Specific embodiment
In order to make the objectives, technical solutions, and advantages of the present invention clearer, with reference to the accompanying drawings and embodiments, right
The present invention is further elaborated, it should be understood that and the specific embodiments described herein are merely illustrative of the present invention, and
It is not used in the restriction present invention.
As shown in Figure 1, the embodiment of the present invention provides a kind of lane sideline extraction method based on laser point cloud, it is described
Lane sideline extraction method based on laser point cloud the following steps are included:
S1, the three-dimensional laser point cloud that information of road surface is acquired by traverse measurement vehicle, and laser point cloud data is read out;
Points are less than threshold value points by S2, the set that the laser point cloud is divided into varying strength according to reflected intensity
Set is filtered, and carries out clustering to set, obtains active strength set;
S3, connectivity identification is carried out to the laser point cloud point in active strength set, finds the laser that line feature is presented
The linear connection subset of point cloud point;
S4, judge whether each linear connection subset is same line packetized elementary, and by the threadiness with same line packetized elementary
Connection subset is merged;
S5, the traverse measurement vehicle driving trace in conjunction with same position carry out lane line to fused linear connection subset
Identification.
The clustering is mainly clustered and is filtered to the point in cloud according to the reflected intensity of laser point, thus
It would be impossible to provide strength type to be selected as noise remove, and for the identification of subsequent lane line there are the point cloud of linear element,
Specific steps are as shown in Figure 2:
The step S2 include it is following step by step;
S21, the laser point cloud is divided by multiple and different intensity set according to reflected intensity;
S22, setting threshold value are counted, and the points of each intensity set and threshold value points are compared, if intensity set
Points less than threshold value count, then delete the intensity set, remaining strength set is combined into active strength set;
All active strength set are carried out clustering according to cluster intensity threshold by S23, setting cluster intensity threshold,
Until the reflected intensity of laser point cloud is respectively less than cluster intensity threshold in each active strength set;
S24, setting cluster threshold value points, by the active strength set after progress clustering, points are less than cluster threshold
The active strength set of value points is deleted.
Wherein, as shown in figure 3, the step S2 3 include it is following step by step;
S231, setting cluster intensity threshold calculate to be discriminated using all active strength set as a subclass to be discriminated
The average reflection intensity and reflected intensity mean square deviation of subclass.
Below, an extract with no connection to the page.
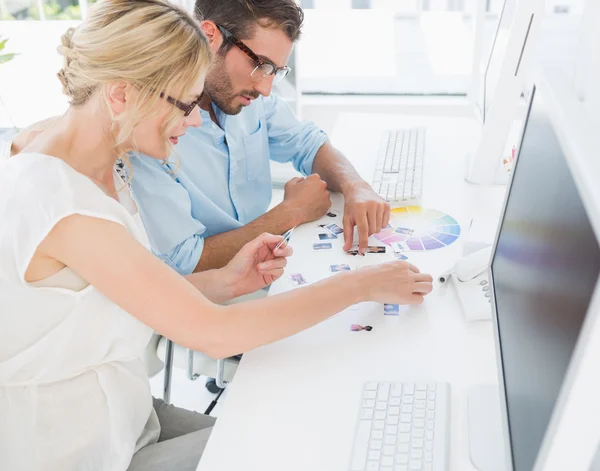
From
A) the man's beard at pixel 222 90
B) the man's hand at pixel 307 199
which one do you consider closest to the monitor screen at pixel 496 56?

If the reflected intensity mean square deviation of S232, subclass to be discriminated is greater than cluster intensity threshold, will be in subclass to be discriminated
Point according to reflected intensity distance center, and with the left and right one reflected intensity mean square deviation in interval of reflected intensity distance center
Subclass to be identified is divided into three subclasses by the rule of three point distances;
If the mean square deviation of the reflected intensity of S233, subclass to be discriminated is less than cluster intensity threshold, the subclass to be discriminated
Complete cluster;
S234, intensity threshold is clustered up to the reflected intensity of all subclasses to be discriminated is respectively less than.
Specifically, successively traversing all the points, and strong according to the reflection of point in the laser point cloud data obtained according to step S1
Angle value classifies to the point in cloud, is denoted as PCi, i=1,2 ..., n, wherein reflected intensity class PCiThe reflection of middle all the points
Intensity is identical.Remember reflected intensity class PCiIn points beAll points are Num in laser point cloud0。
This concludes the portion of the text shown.